### DATA TO EXAMINE

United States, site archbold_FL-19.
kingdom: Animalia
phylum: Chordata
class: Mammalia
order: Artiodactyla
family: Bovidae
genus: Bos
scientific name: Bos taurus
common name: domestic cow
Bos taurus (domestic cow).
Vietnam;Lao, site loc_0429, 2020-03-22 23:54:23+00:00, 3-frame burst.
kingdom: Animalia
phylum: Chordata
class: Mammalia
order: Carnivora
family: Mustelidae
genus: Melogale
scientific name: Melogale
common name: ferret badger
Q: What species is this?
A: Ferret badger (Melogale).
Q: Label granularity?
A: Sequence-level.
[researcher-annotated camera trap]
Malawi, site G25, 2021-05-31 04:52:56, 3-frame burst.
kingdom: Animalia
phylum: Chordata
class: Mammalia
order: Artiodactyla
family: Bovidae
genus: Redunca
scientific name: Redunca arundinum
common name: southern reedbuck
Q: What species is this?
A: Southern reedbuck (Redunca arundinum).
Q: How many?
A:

### WHAT YOU WILL DO
Make an exact copy of the listing, including every line.

### EXPECTED OUTPUT
United States, site archbold_FL-19.
kingdom: Animalia
phylum: Chordata
class: Mammalia
order: Artiodactyla
family: Bovidae
genus: Bos
scientific name: Bos taurus
common name: domestic cow
Bos taurus (domestic cow).
Vietnam;Lao, site loc_0429, 2020-03-22 23:54:23+00:00, 3-frame burst.
kingdom: Animalia
phylum: Chordata
class: Mammalia
order: Carnivora
family: Mustelidae
genus: Melogale
scientific name: Melogale
common name: ferret badger
Q: What species is this?
A: Ferret badger (Melogale).
Q: Label granularity?
A: Sequence-level.
[researcher-annotated camera trap]
Malawi, site G25, 2021-05-31 04:52:56, 3-frame burst.
kingdom: Animalia
phylum: Chordata
class: Mammalia
order: Artiodactyla
family: Bovidae
genus: Redunca
scientific name: Redunca arundinum
common name: southern reedbuck
Q: What species is this?
A: Southern reedbuck (Redunca arundinum).
Q: How many?
A:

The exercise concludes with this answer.